# Beyerdynamic MMX 300 GEN 2. an Creativ Sound Blaster Z angeschlossen



## Gr1mzekatze (21. April 2018)

Schönen Abend,

ich hab mir vor ein paar Tagen das Beyerdynamic MMX 300 GEN 2. zugelegt und habe das ganze nur über die Onboard Soundkarte betrieben. Da ich jedoch mit dem Sound nicht zufrieden war, habe ich mir kurzfristig zum Test die Creativ Sound Blaster Z gekauft. Hierbei hört sich der Ton nun besser an, jedoch bin ich immernoch nicht ganz zufrieden. Des Weiteren weiß ich auch nicht genau welche Einstellungen passend wären. Hat da jemand Tipps welche Einstellungen ein NO-GO sind und auf welche nicht verzichten sollte.
Schließlich wünsch ich mir bei einem 300,-€ Headset das der Sound fetzt.

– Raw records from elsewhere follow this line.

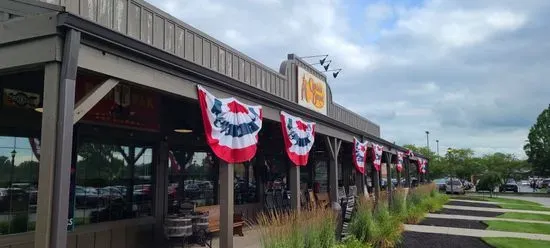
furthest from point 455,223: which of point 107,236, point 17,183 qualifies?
point 17,183

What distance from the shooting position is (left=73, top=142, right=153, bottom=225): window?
806cm

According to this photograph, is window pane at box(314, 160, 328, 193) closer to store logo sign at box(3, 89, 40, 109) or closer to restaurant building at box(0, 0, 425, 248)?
restaurant building at box(0, 0, 425, 248)

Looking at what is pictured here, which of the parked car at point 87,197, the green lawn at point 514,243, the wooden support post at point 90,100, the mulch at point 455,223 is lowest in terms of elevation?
the green lawn at point 514,243

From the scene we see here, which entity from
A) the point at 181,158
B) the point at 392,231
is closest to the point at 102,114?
the point at 181,158

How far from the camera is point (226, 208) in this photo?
7.12 metres

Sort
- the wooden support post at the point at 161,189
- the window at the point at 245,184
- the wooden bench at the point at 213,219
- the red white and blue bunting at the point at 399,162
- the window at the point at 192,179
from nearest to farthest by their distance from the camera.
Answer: the wooden support post at the point at 161,189
the wooden bench at the point at 213,219
the window at the point at 192,179
the window at the point at 245,184
the red white and blue bunting at the point at 399,162

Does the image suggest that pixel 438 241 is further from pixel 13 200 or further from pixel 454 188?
pixel 454 188

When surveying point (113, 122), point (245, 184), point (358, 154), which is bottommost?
point (245, 184)

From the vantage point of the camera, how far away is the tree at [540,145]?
52.0 metres

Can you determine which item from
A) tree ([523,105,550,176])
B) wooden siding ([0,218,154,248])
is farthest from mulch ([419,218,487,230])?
tree ([523,105,550,176])

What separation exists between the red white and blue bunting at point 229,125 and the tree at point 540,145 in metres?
52.9

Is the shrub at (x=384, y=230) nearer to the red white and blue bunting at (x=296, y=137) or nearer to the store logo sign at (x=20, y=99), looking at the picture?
the red white and blue bunting at (x=296, y=137)

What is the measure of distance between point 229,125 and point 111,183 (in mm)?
3012

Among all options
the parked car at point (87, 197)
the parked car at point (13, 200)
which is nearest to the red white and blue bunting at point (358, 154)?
the parked car at point (87, 197)
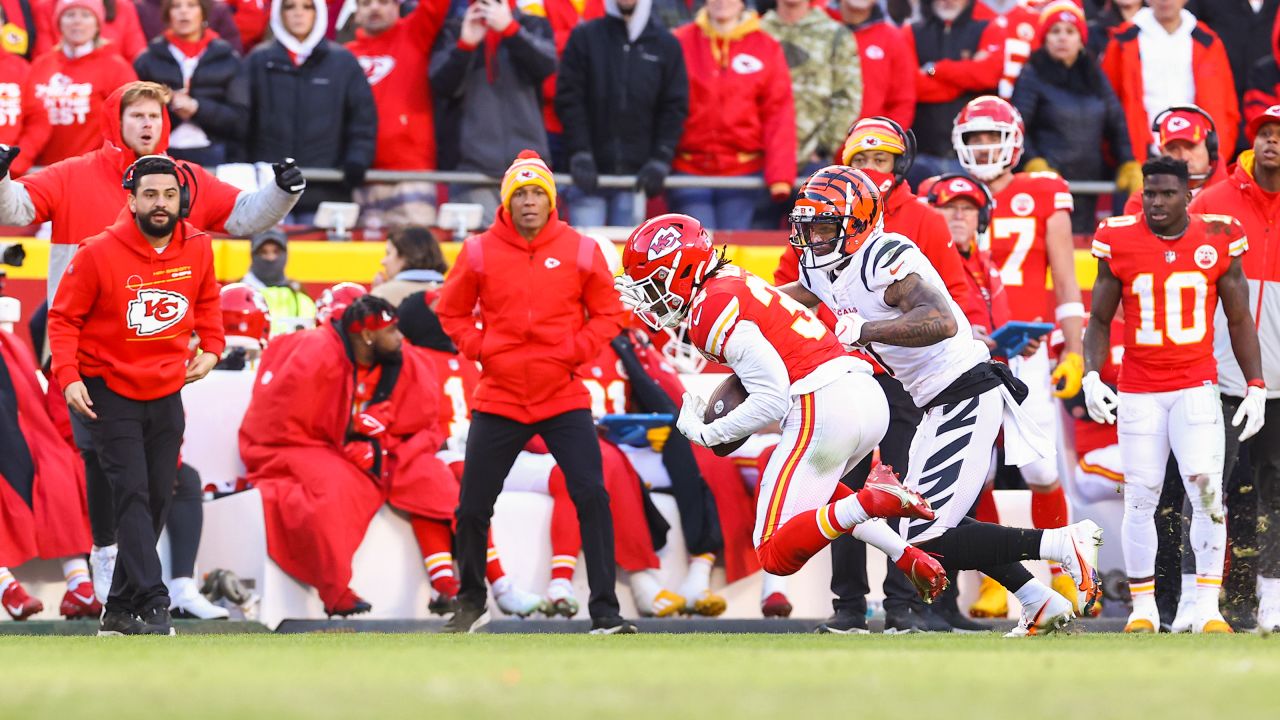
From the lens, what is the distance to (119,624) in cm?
788

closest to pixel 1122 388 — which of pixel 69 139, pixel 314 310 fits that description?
pixel 314 310

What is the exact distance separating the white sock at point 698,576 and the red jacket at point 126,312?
2.90m

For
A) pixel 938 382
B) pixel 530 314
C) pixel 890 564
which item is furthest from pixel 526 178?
pixel 938 382

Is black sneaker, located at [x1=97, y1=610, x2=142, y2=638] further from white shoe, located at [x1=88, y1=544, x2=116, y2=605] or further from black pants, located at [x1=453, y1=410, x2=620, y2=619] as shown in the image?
black pants, located at [x1=453, y1=410, x2=620, y2=619]

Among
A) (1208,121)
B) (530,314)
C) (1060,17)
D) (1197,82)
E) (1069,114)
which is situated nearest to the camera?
(530,314)

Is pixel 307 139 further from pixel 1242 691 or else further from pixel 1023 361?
pixel 1242 691

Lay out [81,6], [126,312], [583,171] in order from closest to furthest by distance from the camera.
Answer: [126,312] → [81,6] → [583,171]

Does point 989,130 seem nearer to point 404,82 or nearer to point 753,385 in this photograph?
point 753,385

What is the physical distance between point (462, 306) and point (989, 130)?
2.79 m

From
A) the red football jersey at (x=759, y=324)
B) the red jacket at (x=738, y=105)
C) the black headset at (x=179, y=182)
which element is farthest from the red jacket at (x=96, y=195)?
the red jacket at (x=738, y=105)

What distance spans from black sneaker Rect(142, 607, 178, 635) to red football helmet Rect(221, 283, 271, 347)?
8.72 ft

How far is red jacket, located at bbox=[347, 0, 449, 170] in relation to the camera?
12.0 metres

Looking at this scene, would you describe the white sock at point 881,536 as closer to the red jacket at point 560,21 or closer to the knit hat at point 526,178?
the knit hat at point 526,178

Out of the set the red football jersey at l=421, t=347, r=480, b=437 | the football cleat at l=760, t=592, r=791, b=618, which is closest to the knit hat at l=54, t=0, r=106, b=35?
the red football jersey at l=421, t=347, r=480, b=437
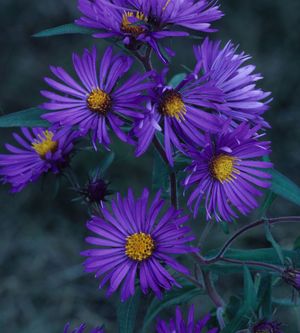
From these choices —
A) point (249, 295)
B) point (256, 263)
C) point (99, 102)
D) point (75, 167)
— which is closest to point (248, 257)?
point (256, 263)

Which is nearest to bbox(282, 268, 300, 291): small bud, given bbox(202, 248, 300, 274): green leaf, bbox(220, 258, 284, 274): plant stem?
bbox(220, 258, 284, 274): plant stem

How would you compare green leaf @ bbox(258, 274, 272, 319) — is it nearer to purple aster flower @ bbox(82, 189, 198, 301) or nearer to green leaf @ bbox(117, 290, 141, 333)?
purple aster flower @ bbox(82, 189, 198, 301)

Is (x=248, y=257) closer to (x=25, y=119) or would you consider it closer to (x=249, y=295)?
(x=249, y=295)

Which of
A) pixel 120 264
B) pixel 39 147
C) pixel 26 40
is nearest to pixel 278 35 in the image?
pixel 26 40

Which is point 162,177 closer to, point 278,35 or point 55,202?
point 55,202

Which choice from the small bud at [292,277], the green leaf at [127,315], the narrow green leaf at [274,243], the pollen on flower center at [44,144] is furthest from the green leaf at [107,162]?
the small bud at [292,277]
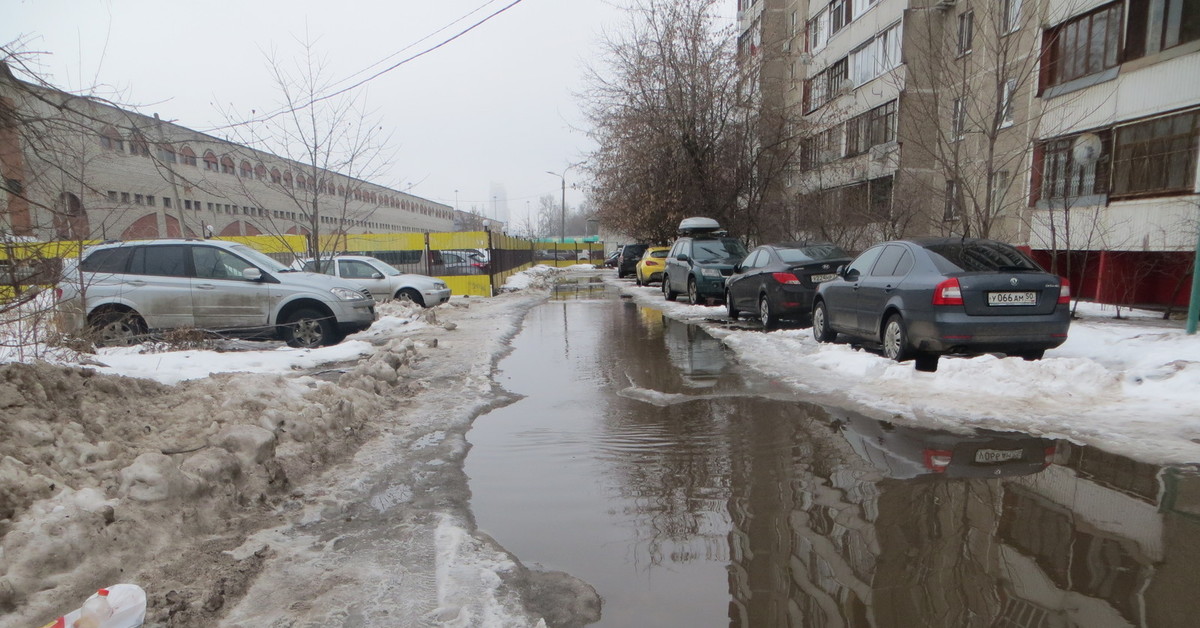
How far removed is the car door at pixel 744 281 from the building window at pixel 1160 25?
386 inches

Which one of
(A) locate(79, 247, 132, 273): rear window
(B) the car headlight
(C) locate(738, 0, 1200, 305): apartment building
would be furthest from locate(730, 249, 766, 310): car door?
(A) locate(79, 247, 132, 273): rear window

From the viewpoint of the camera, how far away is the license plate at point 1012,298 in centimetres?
661

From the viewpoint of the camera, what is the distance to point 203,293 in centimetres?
969

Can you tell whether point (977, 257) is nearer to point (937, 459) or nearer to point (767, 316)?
point (937, 459)

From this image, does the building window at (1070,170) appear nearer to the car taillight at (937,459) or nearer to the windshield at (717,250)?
the windshield at (717,250)

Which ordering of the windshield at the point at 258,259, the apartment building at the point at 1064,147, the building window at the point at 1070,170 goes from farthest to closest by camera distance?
1. the building window at the point at 1070,170
2. the apartment building at the point at 1064,147
3. the windshield at the point at 258,259

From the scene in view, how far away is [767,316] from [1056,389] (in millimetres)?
5751

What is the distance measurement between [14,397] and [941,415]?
266 inches

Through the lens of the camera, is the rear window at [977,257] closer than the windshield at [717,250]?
Yes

Hauptsächlich werde ich das Headset für Gaming (Rainbow Six/PUBG) benutzen, wobei ich gerne verstärkt auf die Möglichkeit des Soundhurens zurückgreifen möchte.


-----------

Für alle die mir gleich von Anfang an sagen wollen, welche Soundkarte besser wäre, leider hat mein Budget keine bessere hergegeben und ich würde es gern mit dieser hier probieren.


----------



## DasBorgkollektiv (21. April 2018)

Ich würde eher die Soundblaster G5 nehmen, auch wenn sie teurer ist. Bei einer externen hast du auch keine Störgeräusche mehr, die von der Hardware ausgelöst werden können.
Leider ist die mal oft empfohlene Kombination aus Speaka DAC und Sabaj PHA2 nicht mehr möglich, da Ersterer kaum noch zu haben ist. Außerdem bräuchte man dann noch immer eine Soundkarte für's Mikro.
Was ist für dich "fetzender" Sound? Ich bevorzuge es, wenn Kopfhörer den Sound möglichst treu wiedergeben. Das gleiche gilt für mich bei den Soundeinstellungen. Warum soll ich mir durch Software mir da reinpfuschen lassen?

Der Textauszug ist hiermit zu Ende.